What was it like working with SZA?
Breslauer: I have never worked with him before. It’s funny because when I posted the teaser trailer on Instagram, I tagged her and it brought me to our DM. And I never realized that a year ago he hit me up about trying to collaborate on a project. I must have missed it somehow. She is truly a beautiful person, just stunningly beautiful, the best of the craft. I think he really understands how hard he worked for this moment and all the time he put into the album. He really wanted to do as many of his stunts as possible. And he didn’t have a lot of time to choreograph it, so he stuck with it and I think the end result was really believable. He stayed to the bitter end, and it got cold. I think we probably wrapped around 5 o’clock, and I think he probably got there at 9 o’clock [the day before].

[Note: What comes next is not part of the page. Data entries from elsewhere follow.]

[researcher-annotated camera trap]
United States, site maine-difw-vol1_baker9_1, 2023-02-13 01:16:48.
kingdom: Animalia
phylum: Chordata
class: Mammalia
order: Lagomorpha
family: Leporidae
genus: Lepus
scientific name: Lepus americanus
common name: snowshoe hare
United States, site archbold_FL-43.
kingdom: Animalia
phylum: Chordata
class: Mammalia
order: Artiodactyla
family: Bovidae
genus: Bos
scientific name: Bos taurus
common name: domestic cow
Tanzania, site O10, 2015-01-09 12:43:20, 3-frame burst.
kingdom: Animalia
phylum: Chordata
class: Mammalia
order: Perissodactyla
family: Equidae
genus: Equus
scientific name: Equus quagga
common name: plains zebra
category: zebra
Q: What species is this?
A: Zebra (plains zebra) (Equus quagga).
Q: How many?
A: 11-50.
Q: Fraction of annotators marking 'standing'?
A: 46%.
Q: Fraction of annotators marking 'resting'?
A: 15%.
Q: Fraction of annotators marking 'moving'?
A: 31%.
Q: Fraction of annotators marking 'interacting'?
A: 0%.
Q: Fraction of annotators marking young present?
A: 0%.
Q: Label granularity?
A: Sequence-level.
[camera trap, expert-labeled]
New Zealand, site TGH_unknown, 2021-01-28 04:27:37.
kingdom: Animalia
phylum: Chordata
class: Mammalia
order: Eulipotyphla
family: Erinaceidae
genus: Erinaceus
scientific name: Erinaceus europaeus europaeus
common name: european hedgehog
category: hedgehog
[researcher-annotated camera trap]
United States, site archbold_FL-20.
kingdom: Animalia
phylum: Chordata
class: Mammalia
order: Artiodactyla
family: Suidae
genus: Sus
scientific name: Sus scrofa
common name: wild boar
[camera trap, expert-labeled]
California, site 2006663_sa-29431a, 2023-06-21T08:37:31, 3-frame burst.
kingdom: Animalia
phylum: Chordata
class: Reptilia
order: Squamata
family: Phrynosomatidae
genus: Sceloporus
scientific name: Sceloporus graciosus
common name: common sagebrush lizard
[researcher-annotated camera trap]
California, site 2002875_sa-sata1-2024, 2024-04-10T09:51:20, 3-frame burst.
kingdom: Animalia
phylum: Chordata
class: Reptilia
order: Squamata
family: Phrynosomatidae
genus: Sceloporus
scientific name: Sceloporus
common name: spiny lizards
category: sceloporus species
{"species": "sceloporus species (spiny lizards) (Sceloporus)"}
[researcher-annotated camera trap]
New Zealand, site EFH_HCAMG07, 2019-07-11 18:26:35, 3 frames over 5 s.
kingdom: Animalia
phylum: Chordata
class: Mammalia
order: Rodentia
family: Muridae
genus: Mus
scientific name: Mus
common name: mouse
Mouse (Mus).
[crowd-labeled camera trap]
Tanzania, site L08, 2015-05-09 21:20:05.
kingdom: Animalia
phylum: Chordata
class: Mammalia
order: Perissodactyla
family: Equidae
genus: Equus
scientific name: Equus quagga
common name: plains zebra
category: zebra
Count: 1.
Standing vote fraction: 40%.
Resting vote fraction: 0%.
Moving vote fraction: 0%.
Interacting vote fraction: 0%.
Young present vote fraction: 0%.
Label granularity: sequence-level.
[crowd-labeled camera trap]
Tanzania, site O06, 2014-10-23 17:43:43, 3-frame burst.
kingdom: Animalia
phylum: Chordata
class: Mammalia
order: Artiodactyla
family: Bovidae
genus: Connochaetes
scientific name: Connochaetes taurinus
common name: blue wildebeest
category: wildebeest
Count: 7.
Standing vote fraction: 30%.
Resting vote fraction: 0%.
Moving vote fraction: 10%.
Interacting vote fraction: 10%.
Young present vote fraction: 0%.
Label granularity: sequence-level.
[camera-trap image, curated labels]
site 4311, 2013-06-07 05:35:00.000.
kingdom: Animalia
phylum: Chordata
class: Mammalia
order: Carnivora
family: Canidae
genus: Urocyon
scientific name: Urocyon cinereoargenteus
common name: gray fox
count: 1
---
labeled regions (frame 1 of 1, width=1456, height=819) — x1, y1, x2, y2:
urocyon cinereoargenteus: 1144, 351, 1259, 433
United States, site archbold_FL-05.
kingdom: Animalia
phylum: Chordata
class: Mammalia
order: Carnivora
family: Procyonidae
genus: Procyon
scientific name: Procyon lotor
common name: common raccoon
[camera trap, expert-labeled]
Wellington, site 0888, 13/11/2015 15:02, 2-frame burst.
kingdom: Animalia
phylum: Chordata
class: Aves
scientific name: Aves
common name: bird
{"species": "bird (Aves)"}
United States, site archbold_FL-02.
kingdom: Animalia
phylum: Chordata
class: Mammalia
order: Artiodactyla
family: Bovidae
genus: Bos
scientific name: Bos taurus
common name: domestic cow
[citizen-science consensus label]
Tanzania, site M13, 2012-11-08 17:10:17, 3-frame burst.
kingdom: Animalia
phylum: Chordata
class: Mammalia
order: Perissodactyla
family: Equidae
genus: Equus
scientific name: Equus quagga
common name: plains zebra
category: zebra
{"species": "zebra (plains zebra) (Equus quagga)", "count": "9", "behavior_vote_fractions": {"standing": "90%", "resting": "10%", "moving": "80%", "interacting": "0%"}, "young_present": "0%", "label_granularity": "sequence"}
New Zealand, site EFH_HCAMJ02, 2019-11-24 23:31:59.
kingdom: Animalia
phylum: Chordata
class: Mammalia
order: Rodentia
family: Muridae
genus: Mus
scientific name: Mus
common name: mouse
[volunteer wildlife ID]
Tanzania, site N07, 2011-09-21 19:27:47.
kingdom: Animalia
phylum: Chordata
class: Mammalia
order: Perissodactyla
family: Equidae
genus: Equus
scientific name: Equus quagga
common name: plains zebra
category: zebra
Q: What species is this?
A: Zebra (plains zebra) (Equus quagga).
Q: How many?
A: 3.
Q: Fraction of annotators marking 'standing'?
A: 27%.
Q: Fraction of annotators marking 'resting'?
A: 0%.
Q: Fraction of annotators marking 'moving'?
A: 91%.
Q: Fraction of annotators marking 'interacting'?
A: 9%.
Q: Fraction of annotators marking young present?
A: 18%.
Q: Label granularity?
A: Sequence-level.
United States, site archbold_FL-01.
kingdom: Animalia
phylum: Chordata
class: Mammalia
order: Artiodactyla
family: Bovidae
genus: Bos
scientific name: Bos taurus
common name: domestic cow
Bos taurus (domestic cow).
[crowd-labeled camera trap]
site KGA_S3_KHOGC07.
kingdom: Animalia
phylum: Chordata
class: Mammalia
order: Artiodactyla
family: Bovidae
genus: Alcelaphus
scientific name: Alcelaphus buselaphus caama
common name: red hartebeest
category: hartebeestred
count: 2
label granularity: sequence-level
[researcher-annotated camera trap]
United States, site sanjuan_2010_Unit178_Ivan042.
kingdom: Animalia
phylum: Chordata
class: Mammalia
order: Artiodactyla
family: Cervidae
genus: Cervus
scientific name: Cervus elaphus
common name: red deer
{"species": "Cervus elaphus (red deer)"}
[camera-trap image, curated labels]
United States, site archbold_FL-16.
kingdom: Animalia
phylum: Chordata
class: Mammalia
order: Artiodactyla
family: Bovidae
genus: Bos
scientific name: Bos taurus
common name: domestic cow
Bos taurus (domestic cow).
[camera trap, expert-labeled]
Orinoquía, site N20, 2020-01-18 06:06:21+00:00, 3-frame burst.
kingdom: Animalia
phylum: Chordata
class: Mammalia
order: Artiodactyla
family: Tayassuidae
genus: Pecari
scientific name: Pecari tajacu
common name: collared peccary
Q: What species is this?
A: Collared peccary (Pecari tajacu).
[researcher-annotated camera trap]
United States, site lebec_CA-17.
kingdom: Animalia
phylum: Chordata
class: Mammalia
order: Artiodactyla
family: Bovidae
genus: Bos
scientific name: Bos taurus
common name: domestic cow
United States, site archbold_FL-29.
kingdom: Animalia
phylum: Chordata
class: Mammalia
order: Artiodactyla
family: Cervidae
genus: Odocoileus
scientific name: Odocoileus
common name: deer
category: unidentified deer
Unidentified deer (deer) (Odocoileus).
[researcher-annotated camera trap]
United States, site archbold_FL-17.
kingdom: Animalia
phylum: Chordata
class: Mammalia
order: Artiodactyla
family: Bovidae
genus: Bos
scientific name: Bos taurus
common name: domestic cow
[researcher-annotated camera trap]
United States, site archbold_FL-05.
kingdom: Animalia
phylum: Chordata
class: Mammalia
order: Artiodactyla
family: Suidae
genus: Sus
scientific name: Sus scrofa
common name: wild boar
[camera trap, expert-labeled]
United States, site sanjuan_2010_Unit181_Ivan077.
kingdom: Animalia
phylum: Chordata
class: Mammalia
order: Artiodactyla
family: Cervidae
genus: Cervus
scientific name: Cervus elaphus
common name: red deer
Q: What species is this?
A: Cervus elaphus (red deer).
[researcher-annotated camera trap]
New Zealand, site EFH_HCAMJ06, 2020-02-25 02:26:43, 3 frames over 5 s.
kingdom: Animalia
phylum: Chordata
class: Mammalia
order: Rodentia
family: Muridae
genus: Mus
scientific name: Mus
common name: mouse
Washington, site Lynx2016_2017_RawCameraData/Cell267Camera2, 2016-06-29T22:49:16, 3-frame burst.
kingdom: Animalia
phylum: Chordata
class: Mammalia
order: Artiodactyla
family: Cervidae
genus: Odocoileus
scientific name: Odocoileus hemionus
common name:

Podesta: It was really interesting to see how involved he was and how much he knew about creative storytelling She knew what she wanted. Every decision that was made, everything that was executed throughout the day, throughout the preparation… he was very involved with casting and lighting references.
Can you break down some of the “Kill Bill” movie references that made it into the video?
Breslauer: A few things we noticed from the overall film world. I thought about including some of those classic retro split screens that you see a lot in 70s movies, because Tarantino kind of made his name out of all these different genres and stitching them together. So we wanted to do the same thing. Obviously, there’s katana and sword fighting, which is a huge element. We want to put things in place for the fans where they can see that we’re moving towards making an action movie, but at the same time, how do we differentiate it?
How are you Vivica? Got Fox on board?
Breslauer: It was very close to the holidays, people were already planning their trips. And Vivica, she was so down to do it. And she was a sweetheart. He waited several hours when we finally got to that scene and he came in for the last shot of the night. It was cold as hell. He came in, I gave him brief directions, and he said, “Okay, honey, say less. Let’s get to it.” And he brought that intensity, that look. I wanted him to feel like a stranger.
How did the video change after it was initially shot?
Breslauer: The animation scene was not in the original treatment. It was something after I saw the original cut. I had this idea and I was like, “Maybe throw something new through the loop and be able to cover it in a different way than the way we shot it.” I think I hurt [Nathan Love Animation] At Christmas and they somehow spin it at record speed, and it’s honestly one of my favorite parts of the video right now.
We hear a snippet of “Search and Destroy” at the end. Could this hint at the next music video?
Breslauer: Little easter egg we threw at them “Seek and Destroy,” SZA hanging from the rope of the ladder, that’s her idea that she threw me. I think two days before we shot he was like, “I don’t know how to incorporate this, but I really want this scene.” I said, “Let’s get this over with, let’s tease another record.” And I think “Search and Destroy” is the right record because it’s like, “I had to do it.” She just killed her ex and she got revenge. He lays it here in all its glory. We brought in a true expert, a Shibari rope man, to tie him properly. So what you see is completely authentic. There are no hidden wires holding him up or anything like that.
Podesta: At first we talked about skipping the scrolling credits, but I think it was such an iconic shot that it was hard to put anything on it.
These interviews have been edited and condensed for clarity.